> Задания
1. Выпишите из отрывка точную цитату: от слов «Взгляд Л. Толстого» до слов «сущность моего учения.» включительно.
2. Что, согласно отрывку, Лев Толстой чувствовал в искусстве «пуганья» Л. Андреева?
3. Определите, соответствуют ли отрывку утверждения (a), (b), (c). На каждое ответьте «да» или «нет» и приведите решающие слова отрывка дословно.
(a) Взгляд Л. Толстого на Л. Андреева можно принять с точки зрения художественной критики.
(b) Льву Толстому было страшно от «пуганья» Л. Андреева.
(c) В философии театра понятия «театр» и «жизнь» аналогизируются.

> Отрывок
---------------

А между тем, казалось бы, что может быть страшнее той жуткой иллюзорности, окружающей нас, той вечной замкнутости нас в «жесткую скорлупу из тела, платья и жизни», которыми так часто «пугает» Л. Андреев! {411} («Как будто я сам и вся моя жизнь только нарочно», — говорит Костомаров в «Анфисе». «Все в мире не похоже на настоящее», — страждет Немовецкий в рассказе «Бездна». «Все вокруг не правда, а длинный неприятный сон», — думает «Петька на даче» и т. п.)
Льву Толстому не было страшно от такого «пуганья», потому что великий художник, очевидно, чувствовал в искусстве «пуганья» Л. Андреева надуманность и деланность.
Взгляд Л. Толстого на Л. Андреева можно принять, во-первых, с точки зрения художественной критики, а во-вторых (и с еще большим основанием!) — с точки зрения философии театра, где понятия «театр» и «жизнь» не аналогизируются (как это нравилось еще древним мыслителям!), а идентифицируются, что составляет сущность моего учения.

---------------

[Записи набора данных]
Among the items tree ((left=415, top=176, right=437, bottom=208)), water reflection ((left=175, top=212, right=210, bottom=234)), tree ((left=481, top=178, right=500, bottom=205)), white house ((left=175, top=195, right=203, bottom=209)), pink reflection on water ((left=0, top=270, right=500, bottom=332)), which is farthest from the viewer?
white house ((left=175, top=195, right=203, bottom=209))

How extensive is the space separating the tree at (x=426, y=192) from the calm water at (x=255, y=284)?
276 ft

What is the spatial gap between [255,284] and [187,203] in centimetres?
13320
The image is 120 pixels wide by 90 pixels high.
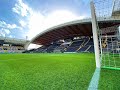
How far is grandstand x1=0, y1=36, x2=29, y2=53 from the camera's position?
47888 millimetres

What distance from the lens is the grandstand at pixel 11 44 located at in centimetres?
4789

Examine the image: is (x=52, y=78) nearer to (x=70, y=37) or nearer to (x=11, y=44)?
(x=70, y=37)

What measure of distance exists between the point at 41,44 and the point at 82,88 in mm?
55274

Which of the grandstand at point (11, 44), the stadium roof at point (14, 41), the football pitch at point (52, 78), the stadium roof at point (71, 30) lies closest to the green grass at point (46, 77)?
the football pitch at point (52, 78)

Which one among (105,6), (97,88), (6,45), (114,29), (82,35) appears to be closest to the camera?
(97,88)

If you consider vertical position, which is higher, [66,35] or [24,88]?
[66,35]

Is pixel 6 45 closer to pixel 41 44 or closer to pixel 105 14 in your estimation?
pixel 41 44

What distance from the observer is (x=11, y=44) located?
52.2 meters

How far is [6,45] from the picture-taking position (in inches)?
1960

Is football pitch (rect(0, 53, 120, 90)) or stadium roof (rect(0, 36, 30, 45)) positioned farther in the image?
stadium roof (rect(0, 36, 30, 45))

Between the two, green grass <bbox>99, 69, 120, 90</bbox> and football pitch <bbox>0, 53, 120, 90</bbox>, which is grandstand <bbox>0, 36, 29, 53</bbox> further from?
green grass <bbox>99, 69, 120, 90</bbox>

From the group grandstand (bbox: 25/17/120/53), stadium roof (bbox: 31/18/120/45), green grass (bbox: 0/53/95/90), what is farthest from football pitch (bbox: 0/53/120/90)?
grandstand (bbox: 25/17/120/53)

---------------

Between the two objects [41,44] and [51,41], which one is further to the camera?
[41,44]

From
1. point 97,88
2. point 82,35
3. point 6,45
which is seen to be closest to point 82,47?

---------------

> Ответы
1.
Взгляд Л. Толстого на Л. Андреева можно принять, во-первых, с точки зрения художественной критики, а во-вторых (и с еще большим основанием!) — с точки зрения философии театра, где понятия «театр» и «жизнь» не аналогизируются (как это нравилось еще древним мыслителям!), а идентифицируются, что составляет сущность моего учения.

2. Надуманность и деланность.

3.
(a) Да: «можно принять, во-первых, с точки зрения художественной критики».
(b) Нет: «Льву Толстому не было страшно от такого».
(c) Нет: «не аналогизируются».